“Communication and resolution” systems are designed primarily to serve the interests of hospitals.
In their op-ed “The ‘Michigan Model’ for Malpractice Reform” (May 11), Allen Kachalia and Sanjay Saint tout a “communication and resolution” program for handling medical malpractice claims. They say a University of Michigan Health System program reduced medical malpractice claims by 36% and compensation costs by 59%. Claims and costs may be down, but with preventable medical errors going up and up, at whose expense?

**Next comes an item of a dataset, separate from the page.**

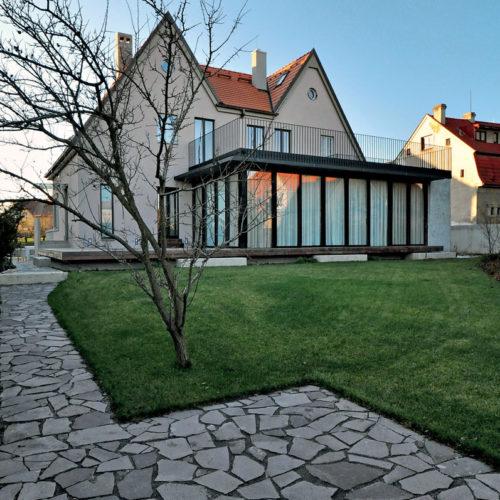 rekonstrukce a dostavba vily ve Vokovicích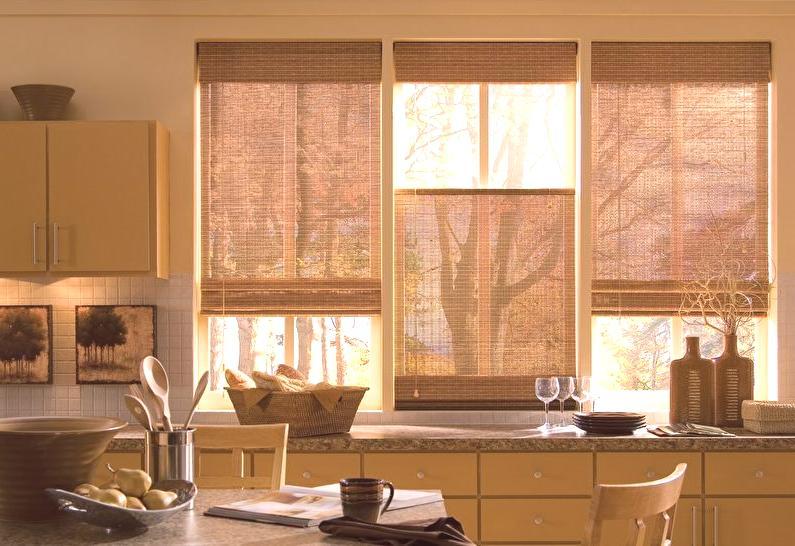 5d47ab616cc4c Existuje mnoho možností na upevnenie takýchto záclon do kuchyne - od  klasických drevených krúžkov na odkvape až po rolky a rímske návrhy.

Dr. Steve Kraman, who founded the first “communication and resolution” program years ago at the Lexington (Ky.) VA Medical Center, now says patients are greatly shortchanged by most such systems. Such programs have become little more than systems to manipulate injured patients and prevent them from getting full compensation for injuries they suffered. Good programs insist that patients be represented by counsel before hospital lawyers or risk managers may approach them to resolve a case. However, most programs, including the University of Michigan system, don’t require this.
“Communication and resolution” systems are designed primarily to serve the interests of hospitals’ risk managers by minimizing legitimate malpractice claims. If someone is injured and the responsible hospital doesn’t pay, injuries don’t disappear. Medicaid and other government programs may have to help the victim. In other words, hospital costs may be down, but it’s the taxpayer who’s picking up the tab.